A desculpa para não investir na Uepa (Universidade do Estado do Pará) foi sempre a falta de recursos, mas estava sendo tudo desviado", disse o dirigente do Diretório Central dos Estudantes (DCE) da Universidade Federal do Pará (UFPA), Rafael Saldanha.





Centrais de trabalhadores, sindicatos, movimentos de defesa dos negros, das mulheres, gays, organizações populares, da luta pela moradia, o Partido dos Trabalhadores (PT), o Partido Socialismo e Liberdade (PSOL) e entidades de classe e religiosas estavam entre as instituições presentes à caminhada.





Jornalista denuncia "mensalão do PMDB"





O jornalista Fernando Gualberto diz ter uma nova denominação para as irregularidades cometidas no Poder Legislativo paraense durante a gestão de Domingos Juvenil. "Por que não chamam essa falcatrua e mensalão do PMDB?" questiona.





"A população está cansada de ser enganada todos os dias por bandidos que usam discursos demagógicos para chegar ao poder depois de terem cometidos os atos mais insanos", declarou o aeronauta Bruno Toscano, de 38 anos.





A atriz Maria Borges resolveu representar a Matinta-Perera. "É uma forma de protestar não só contra a corrupção, mas contra o descaso com o meio ambiente e pelas pessoas que morreram assassinadas", disse.

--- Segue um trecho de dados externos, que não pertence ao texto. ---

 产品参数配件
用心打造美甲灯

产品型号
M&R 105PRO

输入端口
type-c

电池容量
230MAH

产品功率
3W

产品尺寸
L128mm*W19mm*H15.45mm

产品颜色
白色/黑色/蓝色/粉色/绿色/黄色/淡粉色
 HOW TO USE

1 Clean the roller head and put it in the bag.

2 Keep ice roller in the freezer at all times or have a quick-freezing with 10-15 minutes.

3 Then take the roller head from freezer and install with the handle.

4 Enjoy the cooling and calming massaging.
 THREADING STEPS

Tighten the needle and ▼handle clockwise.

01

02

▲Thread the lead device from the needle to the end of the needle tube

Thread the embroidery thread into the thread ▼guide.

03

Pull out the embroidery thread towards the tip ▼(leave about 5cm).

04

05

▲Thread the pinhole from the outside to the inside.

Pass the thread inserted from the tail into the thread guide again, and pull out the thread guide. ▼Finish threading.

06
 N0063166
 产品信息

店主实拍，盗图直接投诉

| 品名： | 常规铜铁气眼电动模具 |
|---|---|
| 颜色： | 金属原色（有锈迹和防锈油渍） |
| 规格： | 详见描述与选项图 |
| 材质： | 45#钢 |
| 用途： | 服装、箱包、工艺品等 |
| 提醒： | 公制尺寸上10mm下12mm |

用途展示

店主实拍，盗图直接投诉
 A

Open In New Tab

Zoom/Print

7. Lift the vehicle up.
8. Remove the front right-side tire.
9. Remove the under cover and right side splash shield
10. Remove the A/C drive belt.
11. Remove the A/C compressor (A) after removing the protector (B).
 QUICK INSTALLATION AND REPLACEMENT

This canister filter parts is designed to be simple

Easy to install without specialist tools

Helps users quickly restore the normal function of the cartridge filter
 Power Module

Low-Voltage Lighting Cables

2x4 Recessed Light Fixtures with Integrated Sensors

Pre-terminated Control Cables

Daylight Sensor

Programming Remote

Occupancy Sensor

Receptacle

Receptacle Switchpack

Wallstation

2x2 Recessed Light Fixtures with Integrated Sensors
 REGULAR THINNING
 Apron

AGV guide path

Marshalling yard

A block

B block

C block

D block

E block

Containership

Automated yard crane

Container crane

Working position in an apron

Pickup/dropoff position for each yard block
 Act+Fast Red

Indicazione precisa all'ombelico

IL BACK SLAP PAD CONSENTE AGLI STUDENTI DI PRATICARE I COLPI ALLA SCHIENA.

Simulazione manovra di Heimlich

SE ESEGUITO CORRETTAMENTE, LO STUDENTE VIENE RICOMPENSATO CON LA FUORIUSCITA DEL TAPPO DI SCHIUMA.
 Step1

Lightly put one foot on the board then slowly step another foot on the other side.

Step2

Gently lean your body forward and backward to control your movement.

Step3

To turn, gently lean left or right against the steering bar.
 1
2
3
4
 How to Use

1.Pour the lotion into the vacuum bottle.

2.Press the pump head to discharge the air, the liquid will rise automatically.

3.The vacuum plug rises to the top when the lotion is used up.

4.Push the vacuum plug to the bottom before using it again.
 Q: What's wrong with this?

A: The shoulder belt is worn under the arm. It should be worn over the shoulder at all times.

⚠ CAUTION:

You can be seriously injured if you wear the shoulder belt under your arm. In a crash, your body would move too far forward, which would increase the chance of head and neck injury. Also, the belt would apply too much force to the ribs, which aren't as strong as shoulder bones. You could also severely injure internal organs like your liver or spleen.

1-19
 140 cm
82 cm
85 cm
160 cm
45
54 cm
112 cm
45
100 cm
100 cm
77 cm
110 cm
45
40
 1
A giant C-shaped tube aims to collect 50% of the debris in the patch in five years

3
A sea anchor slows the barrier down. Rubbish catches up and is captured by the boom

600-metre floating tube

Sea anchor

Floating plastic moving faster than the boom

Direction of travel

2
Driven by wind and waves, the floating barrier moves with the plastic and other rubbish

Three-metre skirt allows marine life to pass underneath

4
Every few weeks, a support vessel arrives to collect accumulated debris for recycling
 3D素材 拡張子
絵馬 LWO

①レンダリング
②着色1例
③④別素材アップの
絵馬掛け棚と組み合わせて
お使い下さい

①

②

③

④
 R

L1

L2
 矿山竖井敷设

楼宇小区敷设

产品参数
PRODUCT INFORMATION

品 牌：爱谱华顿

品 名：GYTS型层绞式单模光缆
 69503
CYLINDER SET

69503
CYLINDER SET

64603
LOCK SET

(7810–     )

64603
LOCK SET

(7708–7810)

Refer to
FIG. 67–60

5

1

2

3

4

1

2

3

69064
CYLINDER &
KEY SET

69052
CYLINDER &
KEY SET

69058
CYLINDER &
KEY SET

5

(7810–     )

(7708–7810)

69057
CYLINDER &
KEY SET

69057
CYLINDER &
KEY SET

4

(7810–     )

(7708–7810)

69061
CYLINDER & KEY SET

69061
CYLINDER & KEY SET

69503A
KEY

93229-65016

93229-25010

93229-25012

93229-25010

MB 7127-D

Para o advogado Guto Coutinho é fundamental dar uma "sacudida" para que a sociedade se manifeste e mostre repúdio a situações em que agentes públicos são flagrados envolvidos em irregularidades e desvio de dinheiro público. "Essas irregularidades levam ao aumento da miséria, das injustiças sociais. A população precisa criticar, denunciar não só a corrupção dos agentes, mas dos sonegadores", avalia.





Crianças aprendem a exercer cidadania





Crianças de todas as idades participaram do protesto. A professora de uma escola de Igarapé-Açu, Vânia Paz, levou as filhas, Evelly, de 4 anos, e Thais, de 10. "É o futuro delas. Se a gente não tomar nenhuma iniciativa, o que será delas no futuro? Quando a gente saiu de casa elas já queriam vir com a gente. A gente procura ensinar desde cedo que elas precisam ir atrás dos direitos que têm", disse.